La bienveillance de la connaissance

Quand l’objectif est de transmettre une connaissance sans chercher à faire des prosélytes la démarche est toute autre. D’abord nul besoin d’arme pour agresser l’autre. Le porteur de connaissance est bienveillant par nature. Détenteur d’une information qui lui semble mériter le partage, il la transmet à qui veut bien l’entendre et, une fois sa mission remplie, il retourne à ses affaires. Si l’information n’est pas acceptée, il en reste là chacun étant bien libre de ses choix. Si elle est reçue, mais qu’on lui demande de mieux la préciser, il va se mettre au service de ses interlocuteurs. Et c’est le pendant indispensable de la transmission bienveillante d’une connaissance que d’être un informateur compétent. Donc, non seulement l’informateur doit être bienveillant, mais il doit aussi s’imposer l’effort de bien connaître le sujet et de l’avoir suffisamment étudié pour en tirer des arguments de qualité, susceptibles d’apporter une information complète et la plus correcte au vu des connaissances du moment.

Le christianisme aux deux visages

Qui n’a jamais reçu la visite de prédicateurs chrétiens insistants ? De prime abord, la plupart sont simplement bienveillants et veulent transmettre leur foi. Face à un manque d’intérêt ou à un refus, ils cessent immédiatement et vont voir ailleurs. Leur seul défaut est de manquer d’éléments efficaces d’information et de se retrouver facilement en défaut face à un interlocuteur avisé qui cherche à leur faire approfondir les points douteux de leur argumentation. D’autres par contre sont insistants et virent facilement à la violence verbale. Heureusement, la recours à la violence physique est plus rare. Mais il y en a qui sont en outre mis sur le devant de la scène par des médias qui font leurs choux gras des violences alors que les expressions sereines les ennuient en accord avec le dicton : « On ne parle pas des trains qui arrivent à l’heure ».

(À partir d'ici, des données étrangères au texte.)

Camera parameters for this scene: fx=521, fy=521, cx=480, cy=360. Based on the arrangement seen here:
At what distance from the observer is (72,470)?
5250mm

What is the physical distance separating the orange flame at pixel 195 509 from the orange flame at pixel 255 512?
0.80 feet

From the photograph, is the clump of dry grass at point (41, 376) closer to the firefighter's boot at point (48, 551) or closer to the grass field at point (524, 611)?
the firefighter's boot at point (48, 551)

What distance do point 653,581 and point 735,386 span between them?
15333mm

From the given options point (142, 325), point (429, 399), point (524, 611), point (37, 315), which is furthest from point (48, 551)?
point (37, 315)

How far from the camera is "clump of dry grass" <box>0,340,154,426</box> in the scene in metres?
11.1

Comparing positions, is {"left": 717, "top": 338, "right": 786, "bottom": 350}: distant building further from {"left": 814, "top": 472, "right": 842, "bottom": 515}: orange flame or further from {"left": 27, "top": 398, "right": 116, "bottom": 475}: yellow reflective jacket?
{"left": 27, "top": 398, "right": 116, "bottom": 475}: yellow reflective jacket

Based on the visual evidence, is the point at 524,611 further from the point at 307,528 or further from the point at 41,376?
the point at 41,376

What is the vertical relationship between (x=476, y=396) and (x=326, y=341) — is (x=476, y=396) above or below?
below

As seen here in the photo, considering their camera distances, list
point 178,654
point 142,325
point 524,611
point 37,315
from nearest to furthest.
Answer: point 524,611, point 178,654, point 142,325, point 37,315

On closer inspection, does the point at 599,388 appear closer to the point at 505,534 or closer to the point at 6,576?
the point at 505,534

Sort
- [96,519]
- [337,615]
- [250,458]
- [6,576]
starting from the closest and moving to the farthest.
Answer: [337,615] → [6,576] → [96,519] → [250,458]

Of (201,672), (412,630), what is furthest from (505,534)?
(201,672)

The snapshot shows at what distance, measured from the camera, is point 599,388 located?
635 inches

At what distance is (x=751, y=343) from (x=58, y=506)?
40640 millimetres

Pourtant le christianisme devrait être un parangon de bienveillance. L’évangéliste prête à Matthieu cette remarque : « Lorsqu’on ne vous recevra pas et qu’on n’écoutera pas vos paroles, sortez de cette maison ou de cette ville et secouez la poussière de vos pieds. » (Matt. 10, 14). Les choses sont claires, si le message ne porte pas, il faut non seulement ne pas insister, mais également ne rien prendre avec soi de celui qui ne veut pas recevoir pour ne pas être en dette avec lui. Donc, le prosélytisme se doit d’être totalement absent de toute démarche chrétienne.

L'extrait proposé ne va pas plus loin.